I'm trying to solve
$\frac{d^2y}{dt^2}+\frac{2dy}{dt}+10y=0$
Initial values $t=0$, $y=1$, $\frac{dy}{dt}=0$, $h=\frac{1}{1000}$.
Problem: Find $y$ when $t=1$ using the Heun Method to approximate it.
First I try to calculate it exactly using math, then compare it to the python program I made.
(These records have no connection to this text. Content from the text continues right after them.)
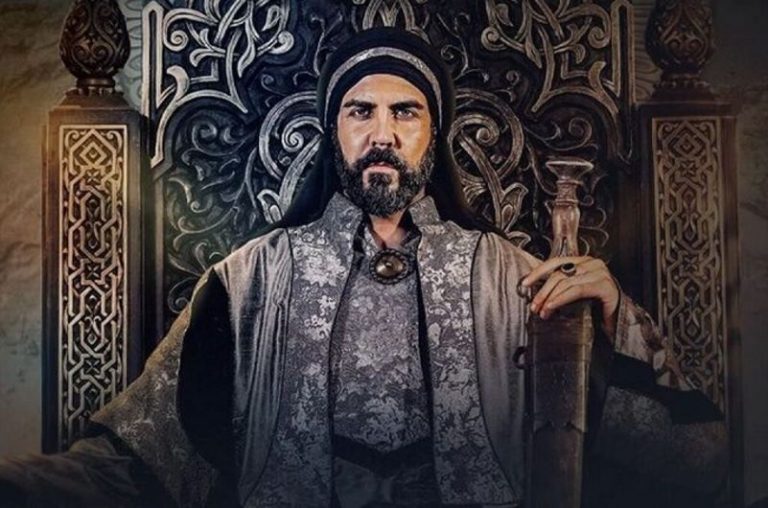 سریال معاویه و معاویه‌گرایی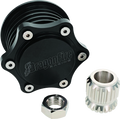 Dragonfire Racing Arctic Cat/can-am/pol<wbr/>arisquick Release Spline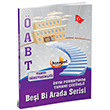 ABT Tarih retmenlii Bei Bi Arada Serisi Deneme Ksayol Yaynclk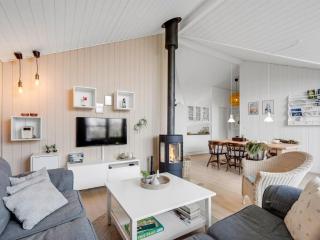 Holiday Home Ingelis - 150m to the fjord by Interhome - 6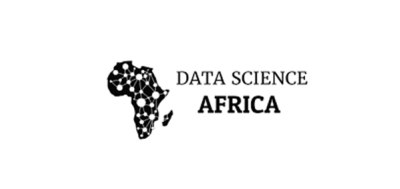 Logo for Data Science Africa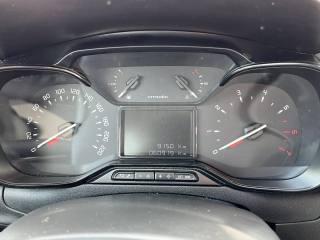 CITROEN C3 usata, con Controllo elettronico della corsia
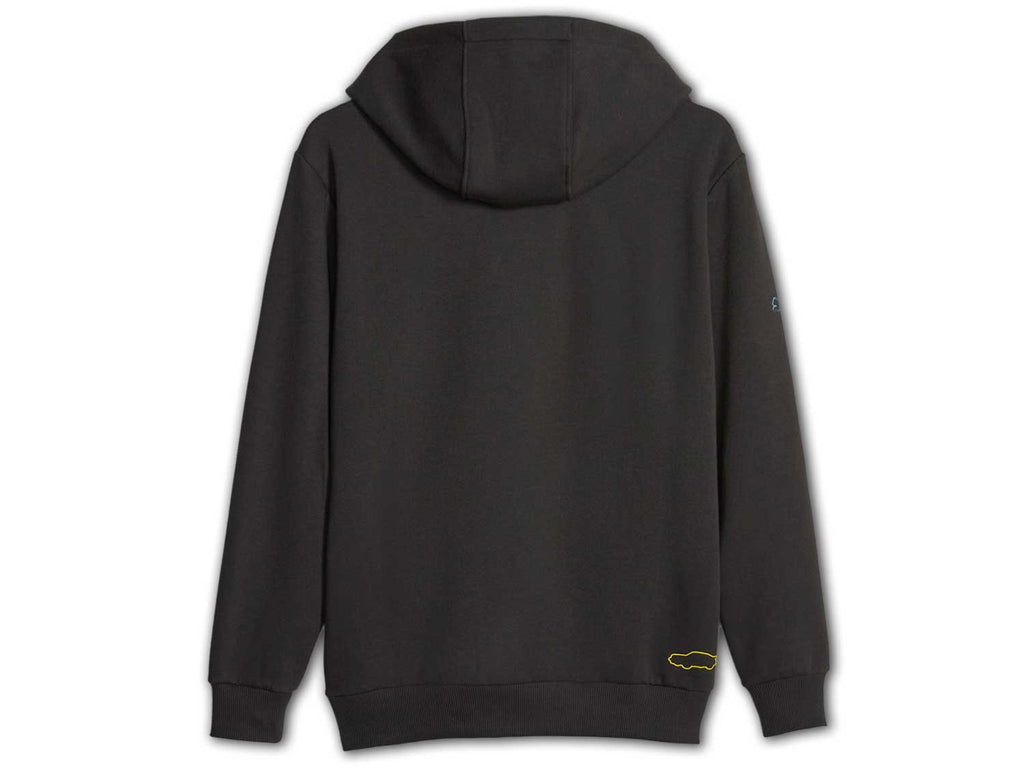 Puma PL Graphic Hoodie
The results were different so I am not sure where I got lost.
This is how I did it using math.
Let $\frac{dy}{dt}=z$.
Then I get two equations
$\frac{dy}{dt}=z=f_1(t,y,z),y(0)=1$
$\frac{dz}{dt}=-2z-10y=f_2(t,y,z),z(0)=0$
Since $1y''+2y'+10y=0$ doesn't have real roots, I get this form
$y=e^{-t}(c_1cos(3t)+c_2sin(3t))$
From that I get two equations
$y=e^{-t}(c_1cos(3t)+c_2sin(3t))$
$\frac{dy}{dt}=-e^{-t}((c_2+3c_1)sin(3t)+(c_1-3c_2)cos(3t))$
If I sub in $y=1, t=0$ and $\frac{dy}{dt}=0$, I get $c_1=1, c_2=\frac{1}{3}$
Then if I solve for $y$ with $t=1$, $c_1=1, c_2=\frac{1}{3}$, I get ~$0.37$.
In my python program, I have:
def f1(t,y,z):
return z
def f2(t,y,z):
return -2*z - 10*y
t=0
y=1
z=0
h=1/1000.
while t<1:
k1y=f1(t,y,z)
k1z=f2(t,y,z)
k2y=f1(t+h,y+h*k1y,z+h*k1z)
k2z=f2(t+h,y+h*k1y,z+h*k1z)
t+=h
y+=h*0.5*(k1y+k2y)
z+=h*0.5*(k1z+k2z)
print y
And it prints $-0.346891856552$
I would expect them to be pretty much the same number. Does anyone know whats wrong?
Thanks
When you converted the 2nd order ODE into the equivalent 1st order system of two ODE's, you put a typo in the second equation. Where you wrote $\frac{dz}{dt}=-2z-y=f_2(t,y,z),z(0)=0$, you should actually have $\frac{dz}{dt}=-2z-\color{#ff0000}{10}y=f_2(t,y,z),z(0)=0$. You made the same omission in your python code.